- TASK LIST:
1: In the report on the Kavoshgar 3 launch, what was the rat carried by the rocket called?
2: Reproduce the report on the Kavoshgar 3 launch word for word, beginning at the words "At a Feb. 3" and stopping after "a 500-kilometer orbit.".

- GIVEN PASSAGE:
• • •

The Feb. 2 launch of the Kavoshgar 3 rocket came a year after Iran’s launch of its 27-kilogram Omid store-and-forward telecommunications satellite and was accompanied by a Feb. 3 unveiling of three new Iranian-built satellite designs and a new rocket engine.

Iran’s government-controlled Press TV on Feb. 3 broadcast videos of the launch as seen from the ground and from the rocket-mounted camera. Iranian officials said the rocket carried a rat, called Helmiz 1, as well as two turtles and a worm.

The expected duration of the capsule experiment was not disclosed.

Earlier versions of the Kavoshgar rocket were launched in February 2008 and November 2008.

At a Feb. 3 ceremony attended by Iranian President Mahmoud Ahmadinejad, the Iranian Aerospace Organization unveiled three new telecommunications satellites, called Toulou, Mesbah 2 and Navid. Also unveiled at the ceremony was the Simorgh engine, which according to the Press TV report is designed to place a 100-kilogram satellite into a 500-kilometer orbit.

Iran’s Omid telecommunications satellite was launched in February 2009 into an orbit that the U.S. Space Surveillance Network tracking stations said had an apogee of 382 kilometers and a perigee of 242 kilometers, with an orbital inclination of 55 degrees relative to the equator.

Reaza Taghipour Anvari, the head of the Iranian Aerospace Organization, said in May that the Omid satellite had already re-entered Earth’s atmosphere.

• • •

- RECORDS PROVIDED:
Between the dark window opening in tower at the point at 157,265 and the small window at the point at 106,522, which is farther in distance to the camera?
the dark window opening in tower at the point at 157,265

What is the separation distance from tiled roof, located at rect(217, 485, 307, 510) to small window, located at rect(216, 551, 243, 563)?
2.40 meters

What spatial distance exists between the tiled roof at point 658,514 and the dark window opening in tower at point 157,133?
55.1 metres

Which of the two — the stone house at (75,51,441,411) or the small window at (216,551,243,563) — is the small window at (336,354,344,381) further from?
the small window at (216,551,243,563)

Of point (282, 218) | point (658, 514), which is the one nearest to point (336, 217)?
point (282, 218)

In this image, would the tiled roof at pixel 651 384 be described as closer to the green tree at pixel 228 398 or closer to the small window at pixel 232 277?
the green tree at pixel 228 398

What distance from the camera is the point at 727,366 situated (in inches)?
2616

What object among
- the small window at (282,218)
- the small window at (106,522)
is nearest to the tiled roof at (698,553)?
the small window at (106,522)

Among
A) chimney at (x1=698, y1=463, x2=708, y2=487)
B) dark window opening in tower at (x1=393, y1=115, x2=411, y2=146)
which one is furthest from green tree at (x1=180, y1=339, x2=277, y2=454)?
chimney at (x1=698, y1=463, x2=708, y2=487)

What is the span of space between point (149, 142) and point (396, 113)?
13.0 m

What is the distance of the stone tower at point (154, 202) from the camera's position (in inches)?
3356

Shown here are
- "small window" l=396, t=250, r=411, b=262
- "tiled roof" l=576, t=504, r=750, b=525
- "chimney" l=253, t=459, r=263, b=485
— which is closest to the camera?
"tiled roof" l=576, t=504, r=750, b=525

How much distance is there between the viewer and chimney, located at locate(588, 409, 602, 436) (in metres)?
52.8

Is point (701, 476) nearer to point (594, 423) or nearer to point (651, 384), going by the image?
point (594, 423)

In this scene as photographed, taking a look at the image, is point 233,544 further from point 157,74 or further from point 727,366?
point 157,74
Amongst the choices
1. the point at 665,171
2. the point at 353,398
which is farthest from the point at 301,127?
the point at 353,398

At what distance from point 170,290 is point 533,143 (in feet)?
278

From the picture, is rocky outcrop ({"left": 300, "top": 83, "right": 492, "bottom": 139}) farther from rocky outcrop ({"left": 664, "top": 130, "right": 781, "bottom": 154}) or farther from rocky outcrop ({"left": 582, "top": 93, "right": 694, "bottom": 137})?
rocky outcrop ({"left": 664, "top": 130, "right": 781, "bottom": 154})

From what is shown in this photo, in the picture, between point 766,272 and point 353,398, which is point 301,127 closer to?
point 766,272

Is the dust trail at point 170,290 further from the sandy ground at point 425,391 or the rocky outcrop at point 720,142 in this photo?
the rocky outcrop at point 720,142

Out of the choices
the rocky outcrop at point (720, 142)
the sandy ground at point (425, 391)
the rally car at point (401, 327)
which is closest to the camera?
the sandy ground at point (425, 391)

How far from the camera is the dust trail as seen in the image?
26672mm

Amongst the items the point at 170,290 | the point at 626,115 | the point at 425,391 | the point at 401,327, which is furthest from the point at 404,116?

• • •

- TASK ANSWERS:
1: Helmiz 1

2:
At a Feb. 3 ceremony attended by Iranian President Mahmoud Ahmadinejad, the Iranian Aerospace Organization unveiled three new telecommunications satellites, called Toulou, Mesbah 2 and Navid. Also unveiled at the ceremony was the Simorgh engine, which according to the Press TV report is designed to place a 100-kilogram satellite into a 500-kilometer orbit.